The investment bank Lazard recorded 73 new activist campaigns globally in the first three months of 2022, the most since it started systematically collecting data on the strategy back in 2014.

This is very likely a record. Jim Rossman, Lazard’s co-head of capital markets advisory, tells us that he is confident that no period before 2014 was this busy either. The aggregate value of the new activist positions was $15.8bn, already equal to about 40 per cent of last year’s total.

Unsurprisingly, the US accounted for most of the new activists campaigns (even though Cevian Capital’s tilt against Vodafone might be the most eye-catching one of the recent batch). However, what really stands out is who is behind them.

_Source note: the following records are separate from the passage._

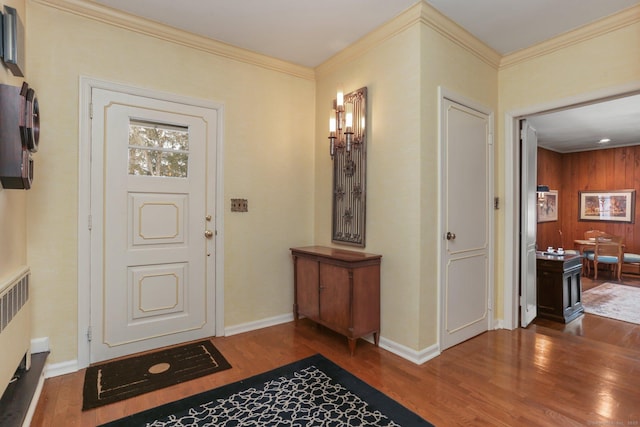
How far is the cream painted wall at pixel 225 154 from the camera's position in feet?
8.00

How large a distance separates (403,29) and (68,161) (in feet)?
9.25

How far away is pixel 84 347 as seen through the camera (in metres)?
2.57

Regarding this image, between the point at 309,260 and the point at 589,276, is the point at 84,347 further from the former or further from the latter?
the point at 589,276

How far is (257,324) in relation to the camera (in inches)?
135

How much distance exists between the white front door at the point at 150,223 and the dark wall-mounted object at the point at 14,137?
89cm

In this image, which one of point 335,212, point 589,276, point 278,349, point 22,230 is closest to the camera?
point 22,230

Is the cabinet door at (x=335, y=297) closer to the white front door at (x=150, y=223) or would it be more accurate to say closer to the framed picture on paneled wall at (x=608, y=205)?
the white front door at (x=150, y=223)

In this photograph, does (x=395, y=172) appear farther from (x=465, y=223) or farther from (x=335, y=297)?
(x=335, y=297)

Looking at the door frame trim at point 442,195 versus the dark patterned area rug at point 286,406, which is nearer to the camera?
the dark patterned area rug at point 286,406

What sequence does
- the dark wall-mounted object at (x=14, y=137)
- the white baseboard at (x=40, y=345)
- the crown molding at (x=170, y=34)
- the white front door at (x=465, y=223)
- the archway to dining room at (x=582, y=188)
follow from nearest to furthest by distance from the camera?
the dark wall-mounted object at (x=14, y=137) < the white baseboard at (x=40, y=345) < the crown molding at (x=170, y=34) < the white front door at (x=465, y=223) < the archway to dining room at (x=582, y=188)

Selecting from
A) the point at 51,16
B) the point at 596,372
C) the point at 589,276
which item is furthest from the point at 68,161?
the point at 589,276

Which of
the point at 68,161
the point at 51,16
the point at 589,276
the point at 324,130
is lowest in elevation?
the point at 589,276

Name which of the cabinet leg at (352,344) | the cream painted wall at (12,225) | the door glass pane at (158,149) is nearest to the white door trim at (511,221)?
the cabinet leg at (352,344)

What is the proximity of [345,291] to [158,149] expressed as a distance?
6.59 ft
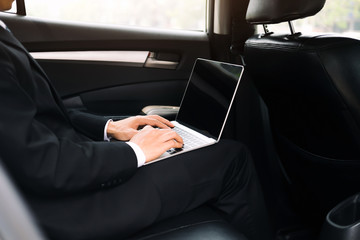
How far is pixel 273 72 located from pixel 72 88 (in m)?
0.99

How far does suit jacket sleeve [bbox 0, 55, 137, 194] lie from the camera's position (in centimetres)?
90

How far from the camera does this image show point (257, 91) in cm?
184

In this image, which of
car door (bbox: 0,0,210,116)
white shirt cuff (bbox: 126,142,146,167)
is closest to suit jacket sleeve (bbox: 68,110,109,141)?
white shirt cuff (bbox: 126,142,146,167)

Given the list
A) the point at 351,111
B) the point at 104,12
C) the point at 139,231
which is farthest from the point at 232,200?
the point at 104,12

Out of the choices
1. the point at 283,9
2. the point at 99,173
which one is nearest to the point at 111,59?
the point at 283,9

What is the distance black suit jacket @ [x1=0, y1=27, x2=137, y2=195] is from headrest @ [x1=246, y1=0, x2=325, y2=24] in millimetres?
654

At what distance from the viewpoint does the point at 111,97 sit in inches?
83.4

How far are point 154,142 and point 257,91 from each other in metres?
0.80

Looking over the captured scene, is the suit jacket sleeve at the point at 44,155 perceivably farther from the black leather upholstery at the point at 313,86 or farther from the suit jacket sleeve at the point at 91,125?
the black leather upholstery at the point at 313,86

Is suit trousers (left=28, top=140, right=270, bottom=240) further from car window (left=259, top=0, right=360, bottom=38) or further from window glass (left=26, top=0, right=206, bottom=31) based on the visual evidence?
window glass (left=26, top=0, right=206, bottom=31)

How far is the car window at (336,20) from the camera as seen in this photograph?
1544 mm

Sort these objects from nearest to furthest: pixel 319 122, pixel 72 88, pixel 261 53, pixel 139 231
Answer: pixel 139 231 < pixel 319 122 < pixel 261 53 < pixel 72 88

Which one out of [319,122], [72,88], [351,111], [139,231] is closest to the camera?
[139,231]

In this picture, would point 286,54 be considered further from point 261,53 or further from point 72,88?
point 72,88
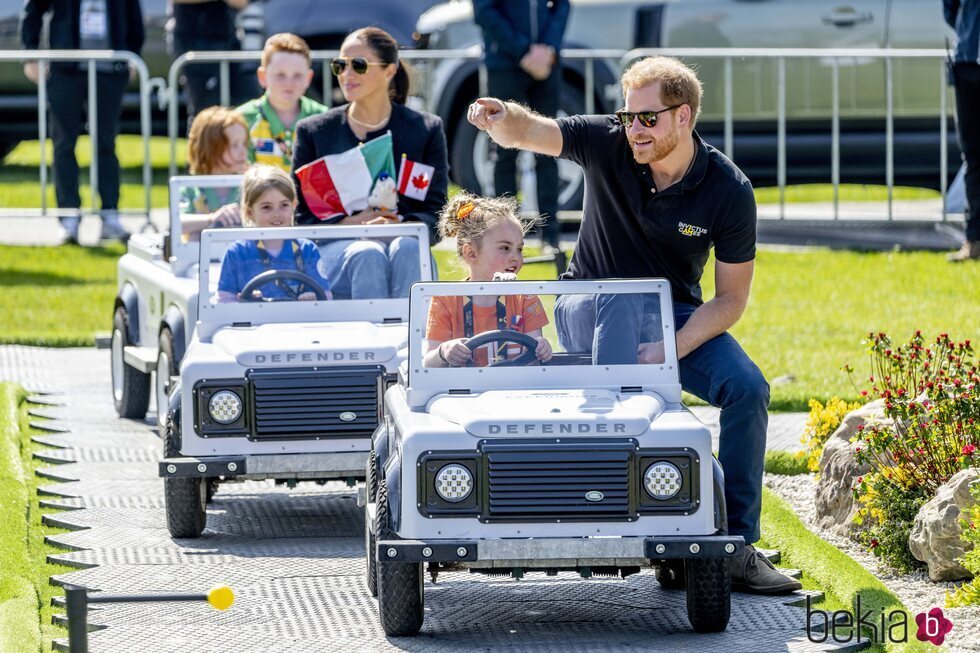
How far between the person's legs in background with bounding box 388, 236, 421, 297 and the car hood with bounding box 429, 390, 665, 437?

While veteran activists Carl Icahn and Jeff Smith’s Starboard Value were both aggressive in the first quarter — launching four and three new campaigns respectively — debutante activists accounted for a notably higher proportion of activity than in prior years, according to Lazard.

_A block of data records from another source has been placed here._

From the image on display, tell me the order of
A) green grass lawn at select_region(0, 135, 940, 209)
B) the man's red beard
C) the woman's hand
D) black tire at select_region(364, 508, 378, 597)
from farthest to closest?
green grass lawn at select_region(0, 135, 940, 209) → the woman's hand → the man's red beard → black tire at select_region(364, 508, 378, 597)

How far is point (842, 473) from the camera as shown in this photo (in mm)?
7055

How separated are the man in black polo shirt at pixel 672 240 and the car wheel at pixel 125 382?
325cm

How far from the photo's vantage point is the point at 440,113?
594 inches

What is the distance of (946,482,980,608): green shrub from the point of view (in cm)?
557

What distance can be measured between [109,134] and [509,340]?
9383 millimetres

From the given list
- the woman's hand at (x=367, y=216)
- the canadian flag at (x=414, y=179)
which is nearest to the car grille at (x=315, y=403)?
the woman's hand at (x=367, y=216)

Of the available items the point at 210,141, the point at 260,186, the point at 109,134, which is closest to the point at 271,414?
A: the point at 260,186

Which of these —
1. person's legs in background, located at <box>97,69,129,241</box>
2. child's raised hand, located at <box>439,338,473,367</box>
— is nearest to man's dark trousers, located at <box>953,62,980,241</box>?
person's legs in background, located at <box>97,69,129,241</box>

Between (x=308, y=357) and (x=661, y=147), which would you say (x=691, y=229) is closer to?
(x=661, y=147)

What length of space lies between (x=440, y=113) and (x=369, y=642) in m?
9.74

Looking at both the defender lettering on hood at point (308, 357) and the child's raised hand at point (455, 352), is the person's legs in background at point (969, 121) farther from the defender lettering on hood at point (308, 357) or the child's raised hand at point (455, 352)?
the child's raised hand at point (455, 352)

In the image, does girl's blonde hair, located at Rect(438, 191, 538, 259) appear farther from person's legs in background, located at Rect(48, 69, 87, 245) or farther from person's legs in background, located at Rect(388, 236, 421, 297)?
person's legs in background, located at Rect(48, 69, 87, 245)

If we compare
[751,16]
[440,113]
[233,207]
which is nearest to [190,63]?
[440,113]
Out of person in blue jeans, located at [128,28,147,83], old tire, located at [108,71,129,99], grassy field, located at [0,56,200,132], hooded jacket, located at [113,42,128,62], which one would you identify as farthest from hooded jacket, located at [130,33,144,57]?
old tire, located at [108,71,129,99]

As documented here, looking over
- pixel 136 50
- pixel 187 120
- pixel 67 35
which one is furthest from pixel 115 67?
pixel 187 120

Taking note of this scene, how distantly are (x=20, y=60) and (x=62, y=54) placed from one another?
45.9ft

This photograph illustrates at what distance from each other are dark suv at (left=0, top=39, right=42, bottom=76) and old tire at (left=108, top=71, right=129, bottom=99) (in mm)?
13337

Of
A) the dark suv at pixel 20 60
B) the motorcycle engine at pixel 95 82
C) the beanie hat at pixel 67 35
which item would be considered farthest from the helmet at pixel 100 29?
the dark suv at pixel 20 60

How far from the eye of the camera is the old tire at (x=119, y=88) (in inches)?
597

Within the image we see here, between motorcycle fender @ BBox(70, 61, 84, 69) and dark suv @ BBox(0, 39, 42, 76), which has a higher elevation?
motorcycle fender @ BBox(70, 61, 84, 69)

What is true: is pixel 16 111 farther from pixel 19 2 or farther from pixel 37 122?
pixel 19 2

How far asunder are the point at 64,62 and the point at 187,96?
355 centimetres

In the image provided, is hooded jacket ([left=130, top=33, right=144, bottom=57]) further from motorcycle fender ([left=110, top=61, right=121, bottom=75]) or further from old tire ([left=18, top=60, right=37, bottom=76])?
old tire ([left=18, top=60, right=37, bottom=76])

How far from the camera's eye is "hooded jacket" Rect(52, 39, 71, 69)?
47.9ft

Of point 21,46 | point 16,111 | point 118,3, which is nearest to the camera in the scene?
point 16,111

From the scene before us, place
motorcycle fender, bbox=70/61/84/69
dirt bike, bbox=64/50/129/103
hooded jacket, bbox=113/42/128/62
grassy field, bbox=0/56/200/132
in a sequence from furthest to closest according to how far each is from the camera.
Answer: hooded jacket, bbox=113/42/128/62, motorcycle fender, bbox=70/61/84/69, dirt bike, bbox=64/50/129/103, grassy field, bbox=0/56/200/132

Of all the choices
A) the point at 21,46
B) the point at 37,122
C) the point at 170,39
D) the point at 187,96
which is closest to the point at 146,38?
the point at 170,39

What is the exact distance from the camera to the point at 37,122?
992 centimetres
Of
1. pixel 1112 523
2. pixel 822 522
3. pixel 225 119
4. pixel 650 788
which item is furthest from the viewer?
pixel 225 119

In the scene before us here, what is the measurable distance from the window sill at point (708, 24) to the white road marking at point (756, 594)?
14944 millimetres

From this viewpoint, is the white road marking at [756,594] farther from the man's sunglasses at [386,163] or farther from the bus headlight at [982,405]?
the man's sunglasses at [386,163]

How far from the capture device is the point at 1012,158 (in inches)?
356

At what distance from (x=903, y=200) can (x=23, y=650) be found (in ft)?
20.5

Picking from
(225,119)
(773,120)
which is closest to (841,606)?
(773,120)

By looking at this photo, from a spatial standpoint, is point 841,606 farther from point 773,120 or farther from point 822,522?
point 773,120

Alongside them are a batch of lesser-known but veteran activists who have now struck out on their own after leaving larger firms: people like Scott Ferguson and Paul Hilal, two former lieutenants of Ackman, and former Elliott executive Quentin Koffey. They’re older and more experienced than Ackman, Loeb and Elliott’s Jesse Cohn were when they fired off their most memorable screeds to underperforming companies.

That said, one of the most intriguing activist battles of 2022 is a little different from the classic scenario of an outsider railing against supine management.

Snehal Amin of Texas-based WindAcre Partnership, a veteran of Sir Chris Hohn’s TCI, has built up a 27 per cent position in TV ratings group Nielsen worth nearly $3bn. But he is using it to oppose a $15bn private equity bid.

If Amin forces a bigger payout (which is the likely play here) he will have managed to mug a buyout consortium organised by Elliott Management — one of the most feared activist in the business — underscoring how the stakes have changed.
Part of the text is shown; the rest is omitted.